I occasionally like to read Joel on Software, a sensible site which ought to be required reading for software company managers. However, today I found some things in the Aardvark spec (PDF) which I strongly disagree with.

Microsoft Access has done some terrible damage to the world of database design. By far the most pernicious effect has been the AutoNumber phenomenon. I've lost track of the number of databases I've seen with foolishness like this:

tblCountry (
CountryID autonumber primary key,
CountryCode char(2),
CountryName varchar(50))

What's wrong with this design? Let me give you a hint. Here are two rows from an actual database I've worked with:

65, 'DE', 'Germany'
218, 'DE', 'GERMANY, FEDERAL REPUBLIC OF'

Oh dear, oh dear. A better design for this table is of course:

tblCountry (
CountryCode char(2) primary key,
CountryName varchar(50))

Books have been written about designing tables, but here is a simple rule: start with the fields you need, and see if you can find a candidate key amongst them. If you can't, chances are your table doesn't need a primary key in the first place. Here's an example of such a table:

InvoiceEntries (
InvoiceNumber int references Invoices (InvoiceNumber),
ItemCode char(4) references Items (ItemCode),
Quantity int);

If you really, really need to be able to uniquely identify each tuple (row), then an autonumber PK is an option. But in general I try to avoid them at all costs. Here's the reason: autonumber PKs are meaningless. What does CountryID=143 signify? What country is that? If you can't look at the rows of your table and make sense of all the data in one reading, you're in a bad place as a DBA.

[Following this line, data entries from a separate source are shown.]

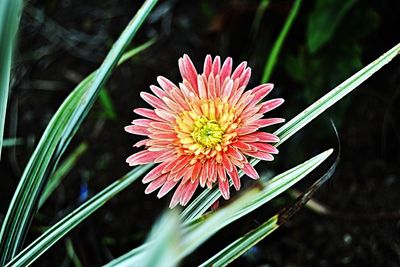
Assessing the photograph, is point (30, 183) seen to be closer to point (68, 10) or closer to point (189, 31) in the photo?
point (189, 31)

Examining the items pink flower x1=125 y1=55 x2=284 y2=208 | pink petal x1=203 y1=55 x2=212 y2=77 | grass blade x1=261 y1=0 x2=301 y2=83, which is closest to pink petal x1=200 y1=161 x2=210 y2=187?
pink flower x1=125 y1=55 x2=284 y2=208

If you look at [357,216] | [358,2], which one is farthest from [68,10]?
[357,216]

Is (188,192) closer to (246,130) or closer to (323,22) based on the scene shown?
(246,130)

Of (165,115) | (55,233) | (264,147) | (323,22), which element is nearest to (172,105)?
(165,115)

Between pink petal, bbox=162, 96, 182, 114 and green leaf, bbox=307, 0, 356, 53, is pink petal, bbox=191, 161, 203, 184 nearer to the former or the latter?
pink petal, bbox=162, 96, 182, 114

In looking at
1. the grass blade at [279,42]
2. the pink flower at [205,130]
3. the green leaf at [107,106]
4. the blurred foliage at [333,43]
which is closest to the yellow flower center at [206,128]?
the pink flower at [205,130]

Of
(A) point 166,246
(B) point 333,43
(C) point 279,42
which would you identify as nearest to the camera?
(A) point 166,246
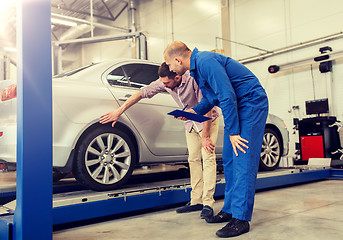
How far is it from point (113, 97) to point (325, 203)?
243 cm

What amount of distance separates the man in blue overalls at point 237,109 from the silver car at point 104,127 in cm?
100

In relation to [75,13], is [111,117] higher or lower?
lower

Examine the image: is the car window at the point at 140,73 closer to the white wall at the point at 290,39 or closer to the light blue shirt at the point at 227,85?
the light blue shirt at the point at 227,85

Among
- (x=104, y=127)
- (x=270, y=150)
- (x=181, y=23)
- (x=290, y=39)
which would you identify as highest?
(x=181, y=23)

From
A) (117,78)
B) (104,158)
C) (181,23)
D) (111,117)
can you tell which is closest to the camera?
(111,117)

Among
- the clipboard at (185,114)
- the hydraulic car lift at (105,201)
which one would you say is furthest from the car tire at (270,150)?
the clipboard at (185,114)

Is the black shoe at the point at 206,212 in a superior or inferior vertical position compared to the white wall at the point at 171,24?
inferior

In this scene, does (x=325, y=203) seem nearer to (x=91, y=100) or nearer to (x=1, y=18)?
(x=91, y=100)

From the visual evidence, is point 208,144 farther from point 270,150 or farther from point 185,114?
point 270,150

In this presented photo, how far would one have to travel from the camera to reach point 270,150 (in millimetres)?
4879

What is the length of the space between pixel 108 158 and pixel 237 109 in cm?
137

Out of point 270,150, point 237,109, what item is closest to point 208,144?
point 237,109

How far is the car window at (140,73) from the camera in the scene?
3592 mm

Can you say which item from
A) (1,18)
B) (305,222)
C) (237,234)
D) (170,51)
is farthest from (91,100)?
(1,18)
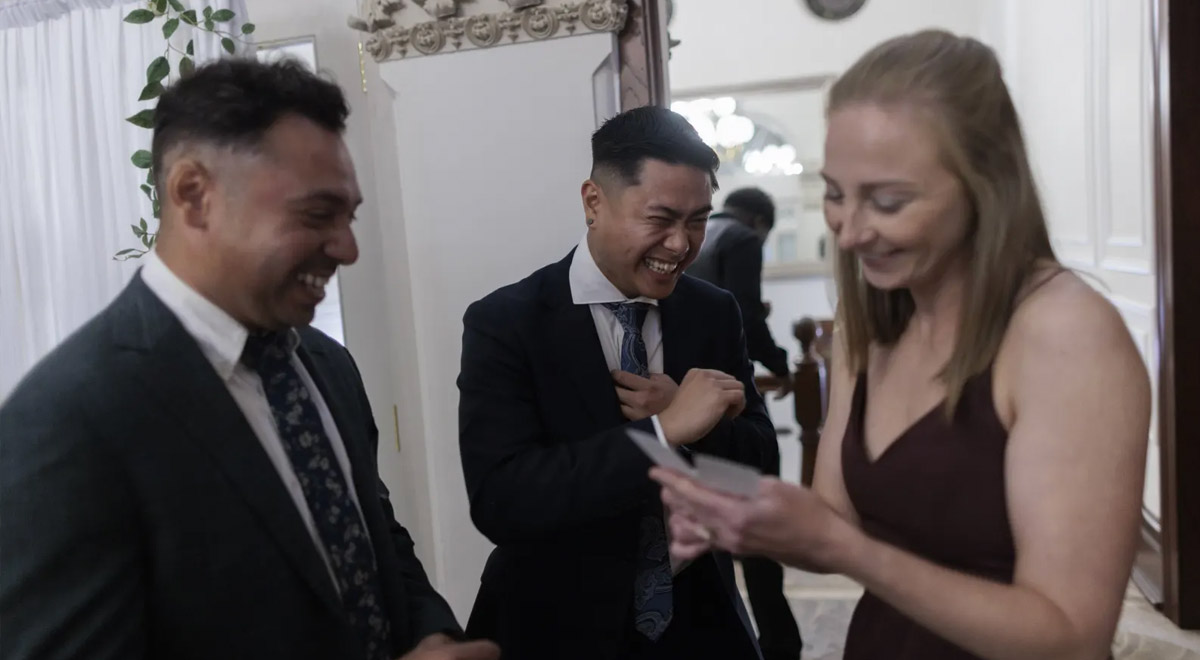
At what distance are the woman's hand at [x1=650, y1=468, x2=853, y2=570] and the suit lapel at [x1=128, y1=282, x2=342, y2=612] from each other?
17.7 inches

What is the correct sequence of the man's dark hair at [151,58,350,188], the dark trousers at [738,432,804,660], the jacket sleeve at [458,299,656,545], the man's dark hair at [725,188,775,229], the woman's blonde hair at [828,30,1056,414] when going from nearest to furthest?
the woman's blonde hair at [828,30,1056,414] < the man's dark hair at [151,58,350,188] < the jacket sleeve at [458,299,656,545] < the dark trousers at [738,432,804,660] < the man's dark hair at [725,188,775,229]

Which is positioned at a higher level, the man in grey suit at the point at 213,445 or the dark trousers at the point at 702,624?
the man in grey suit at the point at 213,445

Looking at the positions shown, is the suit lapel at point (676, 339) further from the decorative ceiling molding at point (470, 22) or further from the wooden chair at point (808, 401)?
the wooden chair at point (808, 401)

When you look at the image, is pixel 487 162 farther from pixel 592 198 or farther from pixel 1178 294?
pixel 1178 294

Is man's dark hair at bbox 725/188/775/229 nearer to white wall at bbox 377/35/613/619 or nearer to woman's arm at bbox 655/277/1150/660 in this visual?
white wall at bbox 377/35/613/619

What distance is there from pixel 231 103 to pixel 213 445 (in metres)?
0.42

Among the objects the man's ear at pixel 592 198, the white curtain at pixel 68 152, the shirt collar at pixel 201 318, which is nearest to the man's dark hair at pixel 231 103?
the shirt collar at pixel 201 318

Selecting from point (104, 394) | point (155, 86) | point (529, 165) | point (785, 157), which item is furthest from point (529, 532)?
point (785, 157)

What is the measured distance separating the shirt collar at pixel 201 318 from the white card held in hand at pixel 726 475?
60 cm

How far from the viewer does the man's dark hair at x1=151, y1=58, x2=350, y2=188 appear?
1107 millimetres

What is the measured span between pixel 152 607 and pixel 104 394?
24 centimetres

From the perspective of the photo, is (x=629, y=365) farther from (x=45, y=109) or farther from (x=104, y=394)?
(x=45, y=109)

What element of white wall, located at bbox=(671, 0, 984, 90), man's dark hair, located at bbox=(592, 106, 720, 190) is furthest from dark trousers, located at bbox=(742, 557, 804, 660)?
white wall, located at bbox=(671, 0, 984, 90)

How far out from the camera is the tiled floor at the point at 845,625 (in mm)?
3076
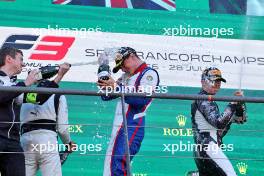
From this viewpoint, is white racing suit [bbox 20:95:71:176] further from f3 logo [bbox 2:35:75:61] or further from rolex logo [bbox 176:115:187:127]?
rolex logo [bbox 176:115:187:127]

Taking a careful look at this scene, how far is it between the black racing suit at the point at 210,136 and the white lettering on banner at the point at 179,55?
0.54 metres

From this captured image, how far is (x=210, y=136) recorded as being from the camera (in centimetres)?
577

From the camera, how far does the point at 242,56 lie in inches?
256

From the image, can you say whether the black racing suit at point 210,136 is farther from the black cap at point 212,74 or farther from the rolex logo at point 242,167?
the rolex logo at point 242,167

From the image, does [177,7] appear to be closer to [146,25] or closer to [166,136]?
[146,25]

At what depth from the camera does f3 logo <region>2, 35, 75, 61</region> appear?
20.2 ft

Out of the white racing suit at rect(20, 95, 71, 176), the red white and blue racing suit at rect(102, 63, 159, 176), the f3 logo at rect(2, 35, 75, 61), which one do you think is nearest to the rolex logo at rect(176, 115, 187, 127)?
the red white and blue racing suit at rect(102, 63, 159, 176)

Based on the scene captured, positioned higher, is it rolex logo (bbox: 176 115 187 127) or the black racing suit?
rolex logo (bbox: 176 115 187 127)

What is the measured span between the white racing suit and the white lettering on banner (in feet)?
2.69

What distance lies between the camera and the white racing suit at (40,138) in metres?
5.33

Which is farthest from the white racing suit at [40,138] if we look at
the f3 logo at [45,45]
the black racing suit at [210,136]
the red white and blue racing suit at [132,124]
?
the black racing suit at [210,136]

The second bit of lunacy, also attributable to Microsoft in a small way, is the habit of extending Hungarian notation to table naming. I'm talking about tables called tblCountry, tblCustomer, and so forth. Here's another real-life example of what can happen:

Let's say you start off with a table called tblCustomer. Several months or years later you discover that in fact you have two types of customers, corporate and private. At this stage you have several thousand lines of legacy code dealing with tblCustomer, so changing the table isn't really an option.

Fortunately, databases have wonderful things called views and triggers that let you deal with just such a situation in an elegant fashion. What you need to do is create two new tables, say tblCorporateCustomer and tblPrivateCustomer, and then replace tblCustomer with a view onto the union of these new tables. You write triggers to support the legacy operations of inserting, updating and deleting on tblCustomer. This enables your legacy code to continue working seamlessly while you go on to do great things with the new tables.

There's just one fly in the ointment. tblCustomer is no longer a table, it's a view. What's the new guy on the team going to make of a view called tblCustomer? Exactly what purpose does that "tbl" prefix serve? What's the point of differentiating between tables and views in the first place? Confusion to the new guy? Job security for the greybeards? You tell me.